ISTRUZIONE 1: Secondo l'estratto del testo, chi salva la vita di Mosè?

ESTRATTO DEL TESTO:
━━━

Se rileggete i primi capitoli dell’Esodo, fino al passaggio del Mar Rosso, vedrete che l’incontro liberatorio fra Dio e il suo popolo è tutta una faccenda di donne –l’abbiamo commentato già forse l’anno scorso: ci sono le levatrici, la figlia del Faraone, il Faraone che dice: ‘Date oro per i gioielli e monili delle loro mogli e delle loro figlie’ – cioè, la misura sulle vicinanze e distanze è faccenda di donne. Non che i maschi non abbiano questo problema, ma riguarda la parte femminile, la parte di cura, quella che genera la vita. Distanza e vicinanza non è un problema di giustizia, di misura scientifica, è un problema di vita generata; non a caso prima ho fatto l’esempio dei figli. E’ il luogo dove lo sperimentiamo di più perché la vita, che è la nostra stessa vita, ma che non è la nostra, è la vita dei nostri figli. La misura sulla distanza e la vicinanza è una cosa che si partorisce. Le distanze si partoriscono e dunque richiedono una gestazione, non si inventano, se no sono un film, una scena. Le distanze vere hanno bisogno di un tempo, devono essere partorite e  sopportate con tutte le dinamiche proprie di ciò che riguarda la vita. In questo senso sono faccende di donne, tanto l’incontro nella sua dimensione positiva, nel suo fiorire di vita: le levatrici, la figlia del faraone che salva la vita di Mosè…, tanto nella sua possibilità di tradimento, nel suo lato più ombroso.

Il lato ombroso dell’incontro è: non c’è solo la vicinanza, la comunione, capirsi, incontrasi e riconoscersi, ma c’è anche il misurare una distanza. E’ altrettanto importante in un incontro la presenza dell’altro come la sua assenza, anzi spesso è la sua assenza la vera misura della sua presenza. L’incontro opera nella mia vita tanto quando l’altro c’è, è lì, quanto, e forse di più, quando l’altro non c’è fisicamente. Attenzione, questo vale anche per noi stessi. L’incontro con la mia stessa vita è fondamentale tanto quando io sono presente alla mia vita: scelgo, decido, so, sono consapevole, desidero, progetto, costruisco, tanto, e forse di più, per quella parte della mia vita che io ricevo in dono dagli altri, dalla storia, da Dio e che non è quella che partorisco io. Tanto, e forse di più, nella misura in cui so fare un passo indietro rispetto alla mia vita.

━━━

RIGHE DEL DATASET:
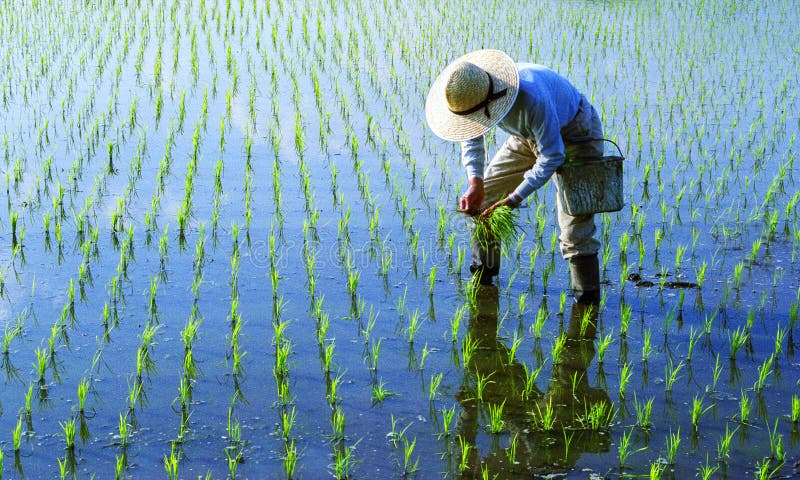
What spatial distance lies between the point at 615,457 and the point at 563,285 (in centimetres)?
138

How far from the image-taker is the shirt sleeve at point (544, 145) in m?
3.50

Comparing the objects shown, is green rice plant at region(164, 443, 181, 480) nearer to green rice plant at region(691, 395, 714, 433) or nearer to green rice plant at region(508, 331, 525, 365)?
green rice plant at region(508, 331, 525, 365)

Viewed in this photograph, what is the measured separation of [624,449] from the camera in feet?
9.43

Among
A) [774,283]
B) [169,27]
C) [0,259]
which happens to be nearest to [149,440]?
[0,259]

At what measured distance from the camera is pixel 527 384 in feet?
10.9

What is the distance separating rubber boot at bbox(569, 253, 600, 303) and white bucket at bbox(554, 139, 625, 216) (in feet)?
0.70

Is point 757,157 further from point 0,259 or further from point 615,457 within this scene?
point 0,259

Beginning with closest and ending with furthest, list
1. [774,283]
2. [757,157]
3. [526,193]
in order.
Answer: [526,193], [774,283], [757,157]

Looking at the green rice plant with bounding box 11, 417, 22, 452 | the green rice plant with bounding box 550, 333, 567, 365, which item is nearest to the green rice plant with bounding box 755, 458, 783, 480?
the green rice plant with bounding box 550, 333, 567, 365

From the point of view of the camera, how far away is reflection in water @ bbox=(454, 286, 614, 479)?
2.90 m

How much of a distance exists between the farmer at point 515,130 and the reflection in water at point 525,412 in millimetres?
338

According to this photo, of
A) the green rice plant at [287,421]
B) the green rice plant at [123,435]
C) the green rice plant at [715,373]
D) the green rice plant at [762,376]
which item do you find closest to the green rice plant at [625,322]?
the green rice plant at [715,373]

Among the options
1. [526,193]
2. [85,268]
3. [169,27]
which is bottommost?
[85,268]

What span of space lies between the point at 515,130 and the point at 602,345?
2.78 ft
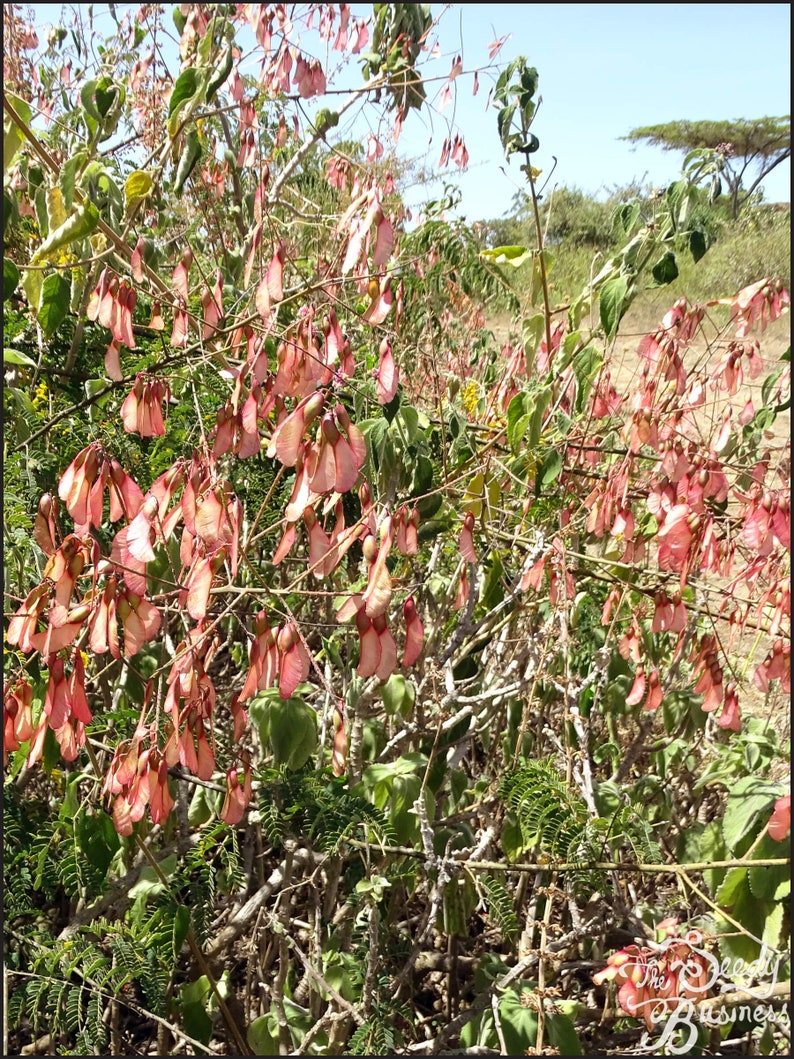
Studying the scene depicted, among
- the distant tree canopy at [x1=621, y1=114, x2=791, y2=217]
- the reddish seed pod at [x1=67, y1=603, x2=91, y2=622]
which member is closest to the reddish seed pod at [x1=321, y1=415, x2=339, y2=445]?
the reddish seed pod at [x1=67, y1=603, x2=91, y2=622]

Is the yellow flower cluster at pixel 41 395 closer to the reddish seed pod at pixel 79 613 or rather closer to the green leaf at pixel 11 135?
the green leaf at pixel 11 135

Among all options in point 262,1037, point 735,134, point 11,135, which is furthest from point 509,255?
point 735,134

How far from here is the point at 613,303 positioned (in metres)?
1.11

━━━

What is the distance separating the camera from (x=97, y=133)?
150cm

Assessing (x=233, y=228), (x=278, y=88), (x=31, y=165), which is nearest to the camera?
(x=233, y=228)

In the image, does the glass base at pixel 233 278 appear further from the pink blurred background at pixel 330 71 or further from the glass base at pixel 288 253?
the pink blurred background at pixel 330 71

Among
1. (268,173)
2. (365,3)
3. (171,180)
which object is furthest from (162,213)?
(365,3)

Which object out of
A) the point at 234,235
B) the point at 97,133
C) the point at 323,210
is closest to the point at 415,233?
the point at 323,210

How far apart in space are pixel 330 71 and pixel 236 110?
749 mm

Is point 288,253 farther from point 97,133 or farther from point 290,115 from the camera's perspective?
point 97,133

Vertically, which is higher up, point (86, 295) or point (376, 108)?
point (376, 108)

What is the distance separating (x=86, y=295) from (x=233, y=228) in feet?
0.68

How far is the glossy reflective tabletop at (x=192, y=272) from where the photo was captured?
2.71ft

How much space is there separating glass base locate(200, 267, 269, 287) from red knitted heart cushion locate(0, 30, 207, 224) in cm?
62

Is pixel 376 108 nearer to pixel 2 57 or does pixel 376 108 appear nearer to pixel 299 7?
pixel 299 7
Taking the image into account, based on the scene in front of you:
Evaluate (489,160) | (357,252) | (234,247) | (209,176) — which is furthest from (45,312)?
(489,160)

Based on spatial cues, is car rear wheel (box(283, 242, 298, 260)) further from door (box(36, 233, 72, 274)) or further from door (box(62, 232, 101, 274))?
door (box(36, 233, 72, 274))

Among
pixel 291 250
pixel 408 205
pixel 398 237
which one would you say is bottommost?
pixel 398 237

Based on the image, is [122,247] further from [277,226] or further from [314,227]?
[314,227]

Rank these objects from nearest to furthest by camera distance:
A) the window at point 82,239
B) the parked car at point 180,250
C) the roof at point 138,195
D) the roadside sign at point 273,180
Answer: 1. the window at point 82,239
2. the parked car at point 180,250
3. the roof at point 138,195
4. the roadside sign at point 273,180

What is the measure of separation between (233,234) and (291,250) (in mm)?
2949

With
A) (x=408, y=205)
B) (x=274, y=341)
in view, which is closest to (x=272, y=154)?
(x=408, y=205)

━━━

ISTRUZIONE 2: Per favore, elenca tutte le righe che contengono la parola "glass", distinguendo tra maiuscole e minuscole.

RISPOSTA COMPLETA 1: La figlia del faraone.

RISPOSTA COMPLETA 2:
In the image, does the glass base at pixel 233 278 appear further from the pink blurred background at pixel 330 71 or further from the glass base at pixel 288 253?
How much space is there separating glass base locate(200, 267, 269, 287) from red knitted heart cushion locate(0, 30, 207, 224) in cm?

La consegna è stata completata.